Running because SHE can
I won't give you a long drawn out intro to this post -- I asked my wife Christina to write about her Runner's World Festival experience where she ran her first 5k. Without delay, here you go:
For eight years I have stood on the sidelines, cheering on my husband David in more races than I can count. I have gotten up before the sun and dressed in layers.
I have held signs, swung clappers and rung cow bells. I have seen the sheer exhaustion, and triumph, in every runner’s face.
I have watched anxiously for David’s face to appear among the crowd, and at one marathon even backtracked from the finish to see how I could help him after I got a text that he was going to start walking.

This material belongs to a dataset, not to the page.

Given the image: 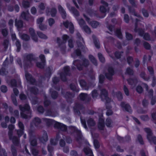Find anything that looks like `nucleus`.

This year, after eight years of being a spectator, I decided to take on the challenge of a 5k.
I’ve always hated running. Gym was always my least favorite class in school. Exercise was never discussed in our household growing up.
It’s not that as kids my brothers and I weren’t active, we just didn’t make it a point to “exercise.” I’ve never had a problem with my weight, either, so physical activity never appealed to me.
David brought some exercise into my life. I joined him when he lifted weights (thinking I could tone my arms in time to wear a strapless gown at our wedding), and we did a lot of walking in our neighborhood and hiking in the mountains.
I actually ran a race in 2007, the July 4th Academy Mile in Lynchburg, Va., but since I felt like I was going to die at the end I don’t really think it counts.
I still really didn’t start running until David signed me up (with my permission) for the Runner's World 5k on Oct. 20.
I recorded my first run on July 24 and at the time was only using a stop watch.
Once I switched to using MapMyRun on my iPhone in mid-August and could see how far I was running, I was much more motivated and enjoyed trying to beat my previous runs.
Yes, I said “enjoyed.” It didn’t take long to actually look forward to going out at 7 a.m. for a run, whether it was to prepare for the 5k or just to have time to myself to get the day started.
The week before my race was the first time I did 3 miles. I ran/walked 3.02 miles in 36:11, and I was very pleased.
I figured that with the momentum of the crowd at the race, I would have no problem with a 12-minute-mile pace.
Unfortunately, that wasn’t the case. I didn’t wear a watch or take my iPhone, so I had no idea how I was doing.
Plus, I found out after the race that the clock at mile 2 was off by quite a bit, so I was under the illusion that I was running a decent pace.
I finished in 40:01. Although I was disappointed, I keep reminding myself that I DID finish, and actually came in ahead of about 100 people.
I know I could have pushed myself more, but, as my chiropractor pointed out, I now have a PR – one that I have already decided I am going to beat.